▸ Exercise directions: Below are records; transcribe only the line with "As portrayed in" and those after it, through the last line, without any change.

(A run of records)
+ + +

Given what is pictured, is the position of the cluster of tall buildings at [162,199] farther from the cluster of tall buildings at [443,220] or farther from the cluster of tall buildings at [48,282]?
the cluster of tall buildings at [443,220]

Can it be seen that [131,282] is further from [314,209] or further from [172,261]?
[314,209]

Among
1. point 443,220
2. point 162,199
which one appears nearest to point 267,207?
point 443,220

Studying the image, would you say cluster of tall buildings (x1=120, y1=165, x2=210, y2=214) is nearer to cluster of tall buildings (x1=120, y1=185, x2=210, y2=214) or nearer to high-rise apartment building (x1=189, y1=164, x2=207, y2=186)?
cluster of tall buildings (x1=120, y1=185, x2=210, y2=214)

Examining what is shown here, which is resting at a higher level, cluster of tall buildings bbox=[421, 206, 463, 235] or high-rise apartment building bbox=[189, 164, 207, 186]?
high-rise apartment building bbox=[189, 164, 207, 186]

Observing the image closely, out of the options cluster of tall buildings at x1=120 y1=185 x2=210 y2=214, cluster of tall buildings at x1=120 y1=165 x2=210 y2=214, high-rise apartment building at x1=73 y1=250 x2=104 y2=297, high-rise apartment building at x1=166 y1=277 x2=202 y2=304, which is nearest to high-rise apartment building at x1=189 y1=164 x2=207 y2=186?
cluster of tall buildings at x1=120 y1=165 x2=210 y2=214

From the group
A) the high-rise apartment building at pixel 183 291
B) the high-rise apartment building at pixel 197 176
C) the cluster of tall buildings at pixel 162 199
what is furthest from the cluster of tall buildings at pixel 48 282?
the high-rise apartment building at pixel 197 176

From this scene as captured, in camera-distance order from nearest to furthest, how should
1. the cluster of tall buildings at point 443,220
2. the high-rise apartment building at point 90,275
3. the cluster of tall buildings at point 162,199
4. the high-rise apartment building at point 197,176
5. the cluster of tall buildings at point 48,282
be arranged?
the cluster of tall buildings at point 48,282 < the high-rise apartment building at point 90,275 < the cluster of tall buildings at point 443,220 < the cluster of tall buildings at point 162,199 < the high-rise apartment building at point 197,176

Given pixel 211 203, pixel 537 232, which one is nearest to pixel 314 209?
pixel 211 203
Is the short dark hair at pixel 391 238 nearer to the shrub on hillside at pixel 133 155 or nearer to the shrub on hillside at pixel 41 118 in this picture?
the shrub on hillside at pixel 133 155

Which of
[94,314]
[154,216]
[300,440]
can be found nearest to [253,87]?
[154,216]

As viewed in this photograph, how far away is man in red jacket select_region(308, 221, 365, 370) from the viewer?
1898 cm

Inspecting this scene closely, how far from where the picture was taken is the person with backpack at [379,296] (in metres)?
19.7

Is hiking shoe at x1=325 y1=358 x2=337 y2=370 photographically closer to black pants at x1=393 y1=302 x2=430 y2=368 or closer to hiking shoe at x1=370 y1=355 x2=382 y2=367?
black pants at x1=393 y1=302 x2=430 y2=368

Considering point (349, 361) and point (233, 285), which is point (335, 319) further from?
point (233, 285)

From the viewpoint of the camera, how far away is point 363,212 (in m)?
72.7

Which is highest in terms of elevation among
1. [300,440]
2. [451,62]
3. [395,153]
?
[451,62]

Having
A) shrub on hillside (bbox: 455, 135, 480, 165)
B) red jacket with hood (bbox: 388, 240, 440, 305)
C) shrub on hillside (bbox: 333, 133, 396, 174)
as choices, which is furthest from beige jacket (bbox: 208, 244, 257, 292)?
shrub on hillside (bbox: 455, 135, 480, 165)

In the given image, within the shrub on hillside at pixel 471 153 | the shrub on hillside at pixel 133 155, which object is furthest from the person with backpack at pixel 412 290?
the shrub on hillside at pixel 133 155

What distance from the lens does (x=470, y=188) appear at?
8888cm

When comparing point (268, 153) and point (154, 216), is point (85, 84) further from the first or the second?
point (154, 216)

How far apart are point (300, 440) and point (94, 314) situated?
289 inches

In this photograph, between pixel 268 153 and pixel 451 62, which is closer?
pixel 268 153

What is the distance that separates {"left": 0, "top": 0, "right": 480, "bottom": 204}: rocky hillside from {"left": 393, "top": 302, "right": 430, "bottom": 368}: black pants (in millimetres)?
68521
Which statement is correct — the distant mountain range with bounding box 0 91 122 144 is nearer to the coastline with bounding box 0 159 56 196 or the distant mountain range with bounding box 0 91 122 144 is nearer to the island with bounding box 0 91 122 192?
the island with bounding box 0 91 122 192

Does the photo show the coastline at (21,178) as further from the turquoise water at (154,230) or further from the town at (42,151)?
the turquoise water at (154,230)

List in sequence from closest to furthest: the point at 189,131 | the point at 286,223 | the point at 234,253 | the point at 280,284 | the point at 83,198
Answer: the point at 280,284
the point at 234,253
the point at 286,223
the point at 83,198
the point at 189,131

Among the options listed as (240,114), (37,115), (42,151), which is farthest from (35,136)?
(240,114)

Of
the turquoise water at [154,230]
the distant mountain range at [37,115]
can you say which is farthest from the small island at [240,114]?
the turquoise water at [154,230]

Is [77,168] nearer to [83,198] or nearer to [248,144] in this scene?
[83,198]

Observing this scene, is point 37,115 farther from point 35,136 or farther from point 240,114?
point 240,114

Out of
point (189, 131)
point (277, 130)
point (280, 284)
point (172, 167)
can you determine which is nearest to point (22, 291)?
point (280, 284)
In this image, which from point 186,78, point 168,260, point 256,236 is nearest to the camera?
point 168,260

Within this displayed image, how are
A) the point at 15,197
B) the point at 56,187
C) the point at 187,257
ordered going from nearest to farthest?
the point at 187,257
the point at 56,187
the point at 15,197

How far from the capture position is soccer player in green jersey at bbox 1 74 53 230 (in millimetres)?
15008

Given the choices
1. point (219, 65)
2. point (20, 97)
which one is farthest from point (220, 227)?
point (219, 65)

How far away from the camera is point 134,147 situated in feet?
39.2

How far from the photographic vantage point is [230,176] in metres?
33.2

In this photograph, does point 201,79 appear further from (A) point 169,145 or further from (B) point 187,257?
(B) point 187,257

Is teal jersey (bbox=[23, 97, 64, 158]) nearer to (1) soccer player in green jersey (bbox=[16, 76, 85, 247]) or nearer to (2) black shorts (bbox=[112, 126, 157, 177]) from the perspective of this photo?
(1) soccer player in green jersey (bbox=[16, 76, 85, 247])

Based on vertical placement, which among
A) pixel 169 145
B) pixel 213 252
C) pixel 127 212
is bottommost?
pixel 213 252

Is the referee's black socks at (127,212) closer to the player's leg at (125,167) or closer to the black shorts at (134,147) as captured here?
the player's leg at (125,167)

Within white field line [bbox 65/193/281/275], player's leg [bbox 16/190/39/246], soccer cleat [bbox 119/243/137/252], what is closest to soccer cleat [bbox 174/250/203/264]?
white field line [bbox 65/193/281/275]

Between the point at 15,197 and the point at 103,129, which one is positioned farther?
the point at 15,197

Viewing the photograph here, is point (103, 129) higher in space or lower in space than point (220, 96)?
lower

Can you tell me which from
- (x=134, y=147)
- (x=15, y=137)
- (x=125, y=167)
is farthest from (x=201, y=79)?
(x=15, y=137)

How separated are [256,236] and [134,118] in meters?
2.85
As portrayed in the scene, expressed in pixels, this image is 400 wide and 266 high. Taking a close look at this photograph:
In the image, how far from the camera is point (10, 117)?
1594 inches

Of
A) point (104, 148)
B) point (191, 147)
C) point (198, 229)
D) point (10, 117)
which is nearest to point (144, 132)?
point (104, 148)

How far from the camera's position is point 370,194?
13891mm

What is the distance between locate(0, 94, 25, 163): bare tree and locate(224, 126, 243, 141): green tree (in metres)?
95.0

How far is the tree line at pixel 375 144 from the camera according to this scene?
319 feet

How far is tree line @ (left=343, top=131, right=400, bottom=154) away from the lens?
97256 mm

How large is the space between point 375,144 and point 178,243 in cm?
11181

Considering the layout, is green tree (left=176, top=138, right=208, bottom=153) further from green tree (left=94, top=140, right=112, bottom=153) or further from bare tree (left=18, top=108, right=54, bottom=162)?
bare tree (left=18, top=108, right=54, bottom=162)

+ + +

▸ Completed task:
As portrayed in the scene, expressed in pixels, this image is 400 wide and 266 high. Taking a close look at this photograph:
In the image, how far from the camera is point (10, 117)?
1594 inches

Of
A) point (104, 148)
B) point (191, 147)
C) point (198, 229)
D) point (10, 117)
which is nearest to point (144, 132)?
point (104, 148)

How far from the camera's position is point 370,194?
13891mm

What is the distance between locate(0, 94, 25, 163): bare tree and locate(224, 126, 243, 141): green tree (in metres)?
95.0

How far is the tree line at pixel 375 144 from the camera according to this scene?
319 feet

How far is tree line @ (left=343, top=131, right=400, bottom=154) away from the lens?
97256 mm

How large is the space between point 375,144 and point 178,243 in cm?
11181

Considering the layout, is green tree (left=176, top=138, right=208, bottom=153) further from green tree (left=94, top=140, right=112, bottom=153) or further from bare tree (left=18, top=108, right=54, bottom=162)?
bare tree (left=18, top=108, right=54, bottom=162)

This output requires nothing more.